Dear list,

I am trying to construct a list of functions using rep. I can't understand the following:

> c(character, character) => list with two functions
> rep(character, 2) => error

The error says that "object of type 'special' is not subsettable", and I have no idea what this means. Would you please help me.

The purpose of doing the above is that I need to use scan for reading files that happen to be too large and a bit irregular for read.table. To make scan work, I need to specify the types of values in each column (record field). I can specify the 'what' argument as follows:

> records <- scan(..., what = list(character(0), character(0), integer(0), numeric(0), character(0), ...), ...)

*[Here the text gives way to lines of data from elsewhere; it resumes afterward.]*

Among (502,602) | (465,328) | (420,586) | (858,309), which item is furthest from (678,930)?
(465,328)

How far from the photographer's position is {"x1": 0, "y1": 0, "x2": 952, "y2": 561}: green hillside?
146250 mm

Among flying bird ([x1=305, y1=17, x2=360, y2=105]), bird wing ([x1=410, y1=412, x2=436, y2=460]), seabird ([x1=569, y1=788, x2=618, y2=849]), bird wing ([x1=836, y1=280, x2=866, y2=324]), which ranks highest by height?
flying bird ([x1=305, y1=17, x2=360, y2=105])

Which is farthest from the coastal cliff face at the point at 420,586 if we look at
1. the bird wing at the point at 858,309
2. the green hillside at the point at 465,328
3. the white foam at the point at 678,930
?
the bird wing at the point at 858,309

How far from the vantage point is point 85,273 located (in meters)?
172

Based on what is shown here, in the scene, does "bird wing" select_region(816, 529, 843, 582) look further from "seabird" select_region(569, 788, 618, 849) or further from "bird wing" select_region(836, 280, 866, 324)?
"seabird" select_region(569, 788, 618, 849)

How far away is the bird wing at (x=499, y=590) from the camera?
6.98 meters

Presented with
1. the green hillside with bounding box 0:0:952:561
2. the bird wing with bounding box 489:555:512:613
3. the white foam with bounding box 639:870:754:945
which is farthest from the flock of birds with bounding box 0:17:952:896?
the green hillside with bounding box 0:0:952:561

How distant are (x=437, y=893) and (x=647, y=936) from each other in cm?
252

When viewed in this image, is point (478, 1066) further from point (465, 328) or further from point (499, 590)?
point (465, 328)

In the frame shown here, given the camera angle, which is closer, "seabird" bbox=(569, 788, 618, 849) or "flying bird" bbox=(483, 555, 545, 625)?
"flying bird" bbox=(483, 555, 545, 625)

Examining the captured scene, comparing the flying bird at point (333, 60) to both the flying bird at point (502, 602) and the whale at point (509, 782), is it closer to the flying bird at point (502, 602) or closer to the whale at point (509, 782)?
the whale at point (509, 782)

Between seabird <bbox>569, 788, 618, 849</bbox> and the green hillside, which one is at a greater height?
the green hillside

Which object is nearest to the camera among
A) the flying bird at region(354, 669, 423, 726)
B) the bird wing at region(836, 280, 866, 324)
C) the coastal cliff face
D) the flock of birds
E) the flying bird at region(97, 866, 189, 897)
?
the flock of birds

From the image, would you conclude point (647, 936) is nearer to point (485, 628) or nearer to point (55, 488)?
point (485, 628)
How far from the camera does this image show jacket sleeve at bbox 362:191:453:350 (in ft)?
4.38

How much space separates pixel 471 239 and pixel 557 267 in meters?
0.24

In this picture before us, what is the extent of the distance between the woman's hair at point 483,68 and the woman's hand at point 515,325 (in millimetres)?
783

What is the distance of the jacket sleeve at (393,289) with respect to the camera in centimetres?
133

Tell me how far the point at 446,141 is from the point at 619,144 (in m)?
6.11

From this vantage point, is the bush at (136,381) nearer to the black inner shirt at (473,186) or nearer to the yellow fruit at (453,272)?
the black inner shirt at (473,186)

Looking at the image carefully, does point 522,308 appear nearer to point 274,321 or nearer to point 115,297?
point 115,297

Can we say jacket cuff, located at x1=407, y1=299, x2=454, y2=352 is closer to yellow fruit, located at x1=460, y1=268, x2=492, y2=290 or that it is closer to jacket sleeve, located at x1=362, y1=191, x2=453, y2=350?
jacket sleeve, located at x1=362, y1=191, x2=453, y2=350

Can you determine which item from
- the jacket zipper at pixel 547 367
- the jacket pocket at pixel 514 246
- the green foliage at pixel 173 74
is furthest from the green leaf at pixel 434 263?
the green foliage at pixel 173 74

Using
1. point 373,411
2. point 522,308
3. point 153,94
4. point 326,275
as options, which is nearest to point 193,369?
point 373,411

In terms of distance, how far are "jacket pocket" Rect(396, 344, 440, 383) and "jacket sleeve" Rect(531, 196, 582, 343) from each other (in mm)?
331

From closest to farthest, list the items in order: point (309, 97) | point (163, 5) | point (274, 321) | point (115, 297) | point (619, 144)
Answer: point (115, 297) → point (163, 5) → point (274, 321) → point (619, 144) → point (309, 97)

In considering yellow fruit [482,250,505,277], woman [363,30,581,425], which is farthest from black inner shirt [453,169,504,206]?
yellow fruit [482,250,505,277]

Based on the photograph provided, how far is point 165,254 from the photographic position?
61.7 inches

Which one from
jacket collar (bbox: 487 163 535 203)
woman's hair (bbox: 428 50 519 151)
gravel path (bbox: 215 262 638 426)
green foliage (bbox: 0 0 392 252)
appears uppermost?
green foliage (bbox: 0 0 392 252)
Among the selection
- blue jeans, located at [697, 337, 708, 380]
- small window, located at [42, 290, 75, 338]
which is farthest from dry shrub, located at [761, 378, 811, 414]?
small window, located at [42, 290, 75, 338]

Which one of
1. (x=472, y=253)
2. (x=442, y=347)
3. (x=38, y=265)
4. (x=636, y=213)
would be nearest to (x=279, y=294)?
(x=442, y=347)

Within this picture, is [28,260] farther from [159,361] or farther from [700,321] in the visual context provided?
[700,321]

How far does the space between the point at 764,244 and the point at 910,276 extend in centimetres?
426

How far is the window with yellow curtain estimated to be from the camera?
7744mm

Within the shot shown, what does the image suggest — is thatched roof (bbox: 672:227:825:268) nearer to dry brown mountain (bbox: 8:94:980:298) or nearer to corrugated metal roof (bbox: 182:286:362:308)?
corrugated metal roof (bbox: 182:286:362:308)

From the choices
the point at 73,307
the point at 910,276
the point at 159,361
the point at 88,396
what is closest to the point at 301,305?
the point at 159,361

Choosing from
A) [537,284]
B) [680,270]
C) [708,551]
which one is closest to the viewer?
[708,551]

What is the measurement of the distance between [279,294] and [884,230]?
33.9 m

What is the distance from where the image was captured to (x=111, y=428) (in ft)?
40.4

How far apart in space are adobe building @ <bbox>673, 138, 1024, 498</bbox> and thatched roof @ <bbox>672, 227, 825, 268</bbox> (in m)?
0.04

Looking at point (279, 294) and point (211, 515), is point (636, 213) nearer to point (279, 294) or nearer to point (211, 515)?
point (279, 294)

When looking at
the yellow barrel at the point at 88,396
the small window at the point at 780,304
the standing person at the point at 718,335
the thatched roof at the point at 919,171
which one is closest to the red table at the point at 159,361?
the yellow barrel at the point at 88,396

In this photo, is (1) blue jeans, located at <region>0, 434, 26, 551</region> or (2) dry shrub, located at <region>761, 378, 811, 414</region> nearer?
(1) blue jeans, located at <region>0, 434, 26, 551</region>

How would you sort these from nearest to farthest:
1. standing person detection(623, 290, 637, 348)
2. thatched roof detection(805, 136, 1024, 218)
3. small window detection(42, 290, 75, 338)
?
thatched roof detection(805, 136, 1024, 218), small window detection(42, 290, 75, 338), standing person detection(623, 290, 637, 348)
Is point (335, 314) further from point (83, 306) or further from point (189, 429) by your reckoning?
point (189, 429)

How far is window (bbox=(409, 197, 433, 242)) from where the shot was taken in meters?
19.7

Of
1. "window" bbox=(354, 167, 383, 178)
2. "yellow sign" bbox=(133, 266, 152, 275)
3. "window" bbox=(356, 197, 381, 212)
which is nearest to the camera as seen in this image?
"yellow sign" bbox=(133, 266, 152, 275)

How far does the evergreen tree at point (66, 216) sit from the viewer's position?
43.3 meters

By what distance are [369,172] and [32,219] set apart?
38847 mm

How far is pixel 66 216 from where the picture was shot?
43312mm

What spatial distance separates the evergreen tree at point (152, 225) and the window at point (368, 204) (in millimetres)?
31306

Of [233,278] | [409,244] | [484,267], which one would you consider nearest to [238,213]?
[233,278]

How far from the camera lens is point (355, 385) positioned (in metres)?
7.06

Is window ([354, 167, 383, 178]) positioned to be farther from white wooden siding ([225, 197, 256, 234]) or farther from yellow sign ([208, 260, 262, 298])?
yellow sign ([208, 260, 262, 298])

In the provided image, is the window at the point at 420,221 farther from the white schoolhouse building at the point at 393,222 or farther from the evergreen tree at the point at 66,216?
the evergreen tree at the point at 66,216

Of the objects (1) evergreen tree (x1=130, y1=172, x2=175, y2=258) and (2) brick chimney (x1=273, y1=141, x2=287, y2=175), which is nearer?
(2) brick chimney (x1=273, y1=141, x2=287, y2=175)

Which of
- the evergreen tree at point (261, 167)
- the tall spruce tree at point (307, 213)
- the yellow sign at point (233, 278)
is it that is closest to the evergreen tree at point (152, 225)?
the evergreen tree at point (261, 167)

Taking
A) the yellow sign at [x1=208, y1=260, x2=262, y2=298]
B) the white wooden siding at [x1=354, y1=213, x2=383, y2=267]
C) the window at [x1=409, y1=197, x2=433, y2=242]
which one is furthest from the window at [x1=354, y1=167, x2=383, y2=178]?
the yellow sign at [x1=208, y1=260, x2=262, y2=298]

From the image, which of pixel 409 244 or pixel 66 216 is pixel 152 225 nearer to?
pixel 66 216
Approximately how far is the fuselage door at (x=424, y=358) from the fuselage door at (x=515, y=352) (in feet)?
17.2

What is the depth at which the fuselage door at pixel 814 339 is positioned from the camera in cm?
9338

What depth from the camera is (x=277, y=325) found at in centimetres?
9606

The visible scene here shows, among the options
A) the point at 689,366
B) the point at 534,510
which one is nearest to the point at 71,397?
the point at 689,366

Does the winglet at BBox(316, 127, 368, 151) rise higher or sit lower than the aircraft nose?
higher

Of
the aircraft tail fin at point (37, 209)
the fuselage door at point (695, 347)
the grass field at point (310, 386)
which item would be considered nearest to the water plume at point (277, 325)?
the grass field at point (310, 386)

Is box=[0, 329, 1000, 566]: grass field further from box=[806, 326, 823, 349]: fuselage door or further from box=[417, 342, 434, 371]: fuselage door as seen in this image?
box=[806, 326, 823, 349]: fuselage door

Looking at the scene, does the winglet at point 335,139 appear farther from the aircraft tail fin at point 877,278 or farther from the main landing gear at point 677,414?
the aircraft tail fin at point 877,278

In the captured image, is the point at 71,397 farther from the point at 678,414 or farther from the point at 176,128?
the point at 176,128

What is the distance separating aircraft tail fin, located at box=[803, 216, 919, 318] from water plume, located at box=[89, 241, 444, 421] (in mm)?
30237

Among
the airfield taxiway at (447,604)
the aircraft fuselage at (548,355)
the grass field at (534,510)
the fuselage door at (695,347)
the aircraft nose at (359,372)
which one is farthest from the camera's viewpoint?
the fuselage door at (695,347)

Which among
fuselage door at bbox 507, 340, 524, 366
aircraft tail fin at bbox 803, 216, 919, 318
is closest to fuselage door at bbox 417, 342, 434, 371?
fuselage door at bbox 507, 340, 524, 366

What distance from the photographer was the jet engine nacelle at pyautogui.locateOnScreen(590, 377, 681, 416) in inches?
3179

but this quickly becomes boring for large enough records. (Why does not scan take a character string with class names, as read.table does, instead of a list with dummy objects?) So I am trying to do tricks, and one idea that seems pretty simple is to create a list of functions that create vectors of a particular type, and apply them (using lapply) to get a list of prototype objects:

> types = lapply(c(rep(character, 2), integer, numeric, ...), function(type) type(0)) => error

But this fails, as above. Why? Why can c(character, character) create a list of two functions, but rep(character, 2) can't?

Another solution to my problem I could find (and you'll hopefully suggest an even better one) is to use class names instead, like so:

> types = lapply(c(rep('character', 2), 'integer', 'numeric', ...), function(type) vector(type, 0))

but I am still curious why the above doesn't work as I would expect it to.